Breakfasting frequency has commonly been reported to be inversely associated with BMI. The causal factor is often assumed to be an increased energy intake later in the day in breakfast skippers(Reference Kosti, Panagiotakos and Zampelas1). Alternatively, it has been suggested that daily breakfast eaters could be more physically active than breakfast skippers(Reference Timlin, Pereira and Story2). However, there has been little research focusing on differences in energy expenditure between these two groups. Heart-rate monitors and pedometers are frequently used to assess physical activity in field conditions(Reference Achten and Jeukendrup3) and can also be used to assess energy expenditure when an individual calibration between heart rate and energy expenditure is conducted. The present research aimed to evaluate and compare energy intake, energy expenditure and physical activity using an experimental design in which the consumption of breakfast or otherwise was controlled.
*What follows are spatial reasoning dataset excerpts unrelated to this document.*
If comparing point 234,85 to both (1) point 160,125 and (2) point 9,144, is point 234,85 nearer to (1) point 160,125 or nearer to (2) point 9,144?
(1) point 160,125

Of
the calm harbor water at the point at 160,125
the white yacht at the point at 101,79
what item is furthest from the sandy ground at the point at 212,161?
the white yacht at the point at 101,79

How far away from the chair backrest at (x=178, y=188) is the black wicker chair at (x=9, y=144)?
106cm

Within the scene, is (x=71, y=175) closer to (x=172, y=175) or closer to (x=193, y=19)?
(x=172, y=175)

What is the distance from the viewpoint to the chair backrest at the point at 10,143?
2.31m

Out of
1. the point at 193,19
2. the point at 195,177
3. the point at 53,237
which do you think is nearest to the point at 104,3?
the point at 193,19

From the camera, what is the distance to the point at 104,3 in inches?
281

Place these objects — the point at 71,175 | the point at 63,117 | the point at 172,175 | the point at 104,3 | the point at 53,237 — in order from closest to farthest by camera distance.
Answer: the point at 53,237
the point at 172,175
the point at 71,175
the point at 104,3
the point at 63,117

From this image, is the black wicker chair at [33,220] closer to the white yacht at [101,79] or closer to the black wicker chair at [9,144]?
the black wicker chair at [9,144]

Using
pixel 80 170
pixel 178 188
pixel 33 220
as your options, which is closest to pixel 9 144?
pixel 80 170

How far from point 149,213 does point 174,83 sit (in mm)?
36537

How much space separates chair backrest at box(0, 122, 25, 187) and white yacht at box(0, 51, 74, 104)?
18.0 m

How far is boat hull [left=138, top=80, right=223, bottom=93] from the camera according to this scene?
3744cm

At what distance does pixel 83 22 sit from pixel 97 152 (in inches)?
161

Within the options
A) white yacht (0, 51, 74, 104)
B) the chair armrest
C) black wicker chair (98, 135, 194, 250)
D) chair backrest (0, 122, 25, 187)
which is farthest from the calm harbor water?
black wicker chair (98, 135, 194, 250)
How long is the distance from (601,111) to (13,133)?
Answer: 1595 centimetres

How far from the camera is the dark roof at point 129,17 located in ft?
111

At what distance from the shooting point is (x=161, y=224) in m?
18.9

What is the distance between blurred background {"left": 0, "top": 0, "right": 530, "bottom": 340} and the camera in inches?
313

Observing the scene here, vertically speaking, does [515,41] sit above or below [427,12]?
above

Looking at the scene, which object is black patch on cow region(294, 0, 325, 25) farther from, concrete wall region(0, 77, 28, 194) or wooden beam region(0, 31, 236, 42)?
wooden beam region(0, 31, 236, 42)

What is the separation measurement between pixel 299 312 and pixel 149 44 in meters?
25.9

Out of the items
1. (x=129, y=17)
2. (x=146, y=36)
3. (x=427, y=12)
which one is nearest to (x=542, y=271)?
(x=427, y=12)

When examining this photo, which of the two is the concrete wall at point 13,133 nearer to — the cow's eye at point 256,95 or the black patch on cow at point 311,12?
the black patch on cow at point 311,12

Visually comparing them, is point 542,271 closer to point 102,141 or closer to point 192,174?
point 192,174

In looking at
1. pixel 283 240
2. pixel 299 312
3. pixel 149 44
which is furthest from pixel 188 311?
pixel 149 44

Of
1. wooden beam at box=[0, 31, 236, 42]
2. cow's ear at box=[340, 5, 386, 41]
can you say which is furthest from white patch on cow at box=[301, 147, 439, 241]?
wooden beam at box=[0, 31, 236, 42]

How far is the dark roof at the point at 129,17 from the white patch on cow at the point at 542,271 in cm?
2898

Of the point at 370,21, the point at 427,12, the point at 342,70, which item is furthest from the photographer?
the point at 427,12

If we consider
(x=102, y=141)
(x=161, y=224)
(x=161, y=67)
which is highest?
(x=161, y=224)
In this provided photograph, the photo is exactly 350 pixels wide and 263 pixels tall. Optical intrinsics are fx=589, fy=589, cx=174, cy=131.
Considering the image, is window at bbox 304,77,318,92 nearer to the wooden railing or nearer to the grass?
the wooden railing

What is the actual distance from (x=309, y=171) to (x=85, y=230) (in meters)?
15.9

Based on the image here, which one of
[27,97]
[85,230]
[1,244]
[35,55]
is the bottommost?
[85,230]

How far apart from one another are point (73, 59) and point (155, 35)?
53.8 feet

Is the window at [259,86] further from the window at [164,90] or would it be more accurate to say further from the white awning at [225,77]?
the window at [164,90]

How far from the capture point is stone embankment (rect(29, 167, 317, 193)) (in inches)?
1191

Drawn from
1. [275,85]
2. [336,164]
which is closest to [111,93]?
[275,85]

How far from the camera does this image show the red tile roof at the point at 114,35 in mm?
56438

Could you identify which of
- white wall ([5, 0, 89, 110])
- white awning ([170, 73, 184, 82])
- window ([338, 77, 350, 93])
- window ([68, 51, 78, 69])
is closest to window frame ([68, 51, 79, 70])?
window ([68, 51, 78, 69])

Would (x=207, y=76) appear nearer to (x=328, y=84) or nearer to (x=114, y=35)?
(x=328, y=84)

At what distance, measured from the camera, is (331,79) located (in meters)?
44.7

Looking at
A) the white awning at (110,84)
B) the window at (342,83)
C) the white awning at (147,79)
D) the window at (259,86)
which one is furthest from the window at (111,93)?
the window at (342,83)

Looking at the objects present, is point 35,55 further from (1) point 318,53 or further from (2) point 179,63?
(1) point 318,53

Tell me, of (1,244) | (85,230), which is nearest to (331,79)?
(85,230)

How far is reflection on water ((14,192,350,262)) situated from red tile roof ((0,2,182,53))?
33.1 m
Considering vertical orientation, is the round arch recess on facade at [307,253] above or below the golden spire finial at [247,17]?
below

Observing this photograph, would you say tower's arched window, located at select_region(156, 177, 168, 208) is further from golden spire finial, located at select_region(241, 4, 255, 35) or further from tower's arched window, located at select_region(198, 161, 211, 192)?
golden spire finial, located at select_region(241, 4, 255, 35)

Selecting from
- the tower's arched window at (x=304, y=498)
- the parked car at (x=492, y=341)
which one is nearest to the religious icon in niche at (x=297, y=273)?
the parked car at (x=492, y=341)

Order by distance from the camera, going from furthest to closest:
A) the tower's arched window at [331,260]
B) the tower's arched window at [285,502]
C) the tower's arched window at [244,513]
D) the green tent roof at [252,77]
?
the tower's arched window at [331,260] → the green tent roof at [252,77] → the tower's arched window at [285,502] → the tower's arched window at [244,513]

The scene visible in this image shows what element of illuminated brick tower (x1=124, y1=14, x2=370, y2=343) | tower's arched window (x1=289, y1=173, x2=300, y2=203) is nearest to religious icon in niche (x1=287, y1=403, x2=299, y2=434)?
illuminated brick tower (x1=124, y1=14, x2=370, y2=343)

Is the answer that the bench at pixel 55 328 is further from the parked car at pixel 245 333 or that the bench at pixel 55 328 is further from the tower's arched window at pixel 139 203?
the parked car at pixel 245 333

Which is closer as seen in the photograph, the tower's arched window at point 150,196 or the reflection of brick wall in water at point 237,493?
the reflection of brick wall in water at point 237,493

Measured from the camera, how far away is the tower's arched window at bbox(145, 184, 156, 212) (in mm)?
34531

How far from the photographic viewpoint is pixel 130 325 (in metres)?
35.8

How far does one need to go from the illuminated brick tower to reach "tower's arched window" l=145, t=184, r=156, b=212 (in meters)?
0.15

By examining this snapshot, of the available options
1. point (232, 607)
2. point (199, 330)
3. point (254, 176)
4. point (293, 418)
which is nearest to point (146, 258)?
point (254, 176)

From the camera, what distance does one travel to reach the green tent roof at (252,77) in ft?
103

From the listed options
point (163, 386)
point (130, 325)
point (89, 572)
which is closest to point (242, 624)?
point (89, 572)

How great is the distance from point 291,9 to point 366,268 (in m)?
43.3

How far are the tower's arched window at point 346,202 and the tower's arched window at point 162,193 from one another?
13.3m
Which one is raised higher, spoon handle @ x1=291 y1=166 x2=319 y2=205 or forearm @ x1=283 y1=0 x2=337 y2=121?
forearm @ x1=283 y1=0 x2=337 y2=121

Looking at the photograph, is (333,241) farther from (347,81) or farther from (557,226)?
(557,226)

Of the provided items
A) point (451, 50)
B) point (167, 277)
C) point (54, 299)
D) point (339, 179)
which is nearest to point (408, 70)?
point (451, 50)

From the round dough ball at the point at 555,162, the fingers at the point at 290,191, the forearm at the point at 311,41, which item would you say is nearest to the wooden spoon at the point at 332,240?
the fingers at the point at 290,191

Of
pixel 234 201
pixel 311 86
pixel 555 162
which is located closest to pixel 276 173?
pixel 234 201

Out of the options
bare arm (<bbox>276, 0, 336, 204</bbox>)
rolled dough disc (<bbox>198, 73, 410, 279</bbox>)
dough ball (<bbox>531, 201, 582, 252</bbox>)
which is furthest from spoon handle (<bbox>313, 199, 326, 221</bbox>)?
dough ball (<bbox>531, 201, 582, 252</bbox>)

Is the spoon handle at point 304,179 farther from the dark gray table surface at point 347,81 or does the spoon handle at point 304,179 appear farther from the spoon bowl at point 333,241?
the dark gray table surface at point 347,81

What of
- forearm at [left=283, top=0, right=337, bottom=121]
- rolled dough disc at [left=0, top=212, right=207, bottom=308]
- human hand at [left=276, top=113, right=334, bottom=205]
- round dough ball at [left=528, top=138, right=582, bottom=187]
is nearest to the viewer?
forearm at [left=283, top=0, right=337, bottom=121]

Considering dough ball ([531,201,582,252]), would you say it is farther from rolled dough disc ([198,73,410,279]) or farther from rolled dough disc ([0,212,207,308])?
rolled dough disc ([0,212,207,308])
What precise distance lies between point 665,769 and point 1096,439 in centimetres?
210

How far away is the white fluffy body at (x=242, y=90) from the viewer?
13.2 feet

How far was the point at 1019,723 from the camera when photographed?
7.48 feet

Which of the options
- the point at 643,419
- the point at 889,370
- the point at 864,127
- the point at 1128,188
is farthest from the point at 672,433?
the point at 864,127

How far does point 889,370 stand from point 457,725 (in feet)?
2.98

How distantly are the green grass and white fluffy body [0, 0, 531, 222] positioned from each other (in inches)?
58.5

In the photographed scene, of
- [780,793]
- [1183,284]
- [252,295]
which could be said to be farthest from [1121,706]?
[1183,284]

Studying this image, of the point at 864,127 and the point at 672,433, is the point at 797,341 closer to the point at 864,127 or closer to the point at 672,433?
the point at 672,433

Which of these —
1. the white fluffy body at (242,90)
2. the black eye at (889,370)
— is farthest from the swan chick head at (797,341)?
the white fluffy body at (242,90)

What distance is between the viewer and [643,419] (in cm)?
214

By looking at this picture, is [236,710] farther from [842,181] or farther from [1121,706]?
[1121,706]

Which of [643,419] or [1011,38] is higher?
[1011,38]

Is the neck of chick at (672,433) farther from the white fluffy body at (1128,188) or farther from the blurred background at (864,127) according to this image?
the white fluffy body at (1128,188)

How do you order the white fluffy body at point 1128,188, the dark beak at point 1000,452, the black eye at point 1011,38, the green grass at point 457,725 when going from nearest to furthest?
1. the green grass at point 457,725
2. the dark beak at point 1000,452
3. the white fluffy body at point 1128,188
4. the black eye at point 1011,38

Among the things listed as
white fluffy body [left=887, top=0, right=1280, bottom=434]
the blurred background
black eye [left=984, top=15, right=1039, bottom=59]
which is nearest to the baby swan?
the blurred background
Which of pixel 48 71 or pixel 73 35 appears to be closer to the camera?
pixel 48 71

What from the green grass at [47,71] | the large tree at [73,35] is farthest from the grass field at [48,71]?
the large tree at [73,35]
Twenty females (aged 19–25 years) wore a heart-rate monitor (Polar; Polar Electro, Oulu, Finland) and a pedometer (Yamax, Yamasa Tokei Keiki Co. Ltd, Tokyo, Japan) for five consecutive days when they were provided with breakfast and for 5 d when they were not permitted to eat breakfast. A cross-over design was applied and in both conditions further food could not be consumed until midday. The participants were asked to complete two 3 d food diaries, one during each phase of the study. Food diaries were analysed using Dietplan6 (Forestfield Software, Horsham, West Sussex, UK) and Excel. The heart rate of participants was individually calibrated with rate of O2 consumption via respirometry (Jaegar Oxycon; VIASYS Healthcare GmbH, Hoechberg, Germany) to enable the estimation of energy expenditure from the heart-rate-monitor data.
Repeated measures ANOVA revealed an interaction between energy intake and time of day with a significant (P<0.05) increase in the amounts consumed after midnight on non-breakfast days, as shown in the Figure. There was no significant difference in total energy intake (8925 (sd 2552) kJ (2133 (sd 610) kcal)/d v. 8577 (sd 3268) kJ (2050 (sd 781) kcal)/d), pedometer readings (steps per d; 5641 (sd 610) v. 6406 (sd 4115)), or mean heart rate (beats per min; 85 (sd 9) v. 84 (sd 9)) between breakfast and non-breakfast days. It would appear that, although eating breakfast or not eating breakfast did not affect the energy consumed or energy expended, it did affect the timing of food intake, with participants eating later on days when they had no breakfast. These changes in eating pattern could be a reactive mechanism to compensate for the lack of breakfast that morning or an anticipatory strategy to alleviate hunger the subsequent morning. It is acknowledged that these changes in eating routine may be unique to student populations.
The present findings do not support the idea that the lower BMI of breakfast eaters compared with breakfast skippers are caused by increased energy expenditures in the former during the morning or because the former eat less during the day. Thus, these findings may be an indication that the known association between breakfasting frequency and BMI(Reference Timlin, Pereira and Story2) is a result of habitual breakfast consumption simply being a marker for appropriate dietary patterns(Reference Ruxton and Kirk4).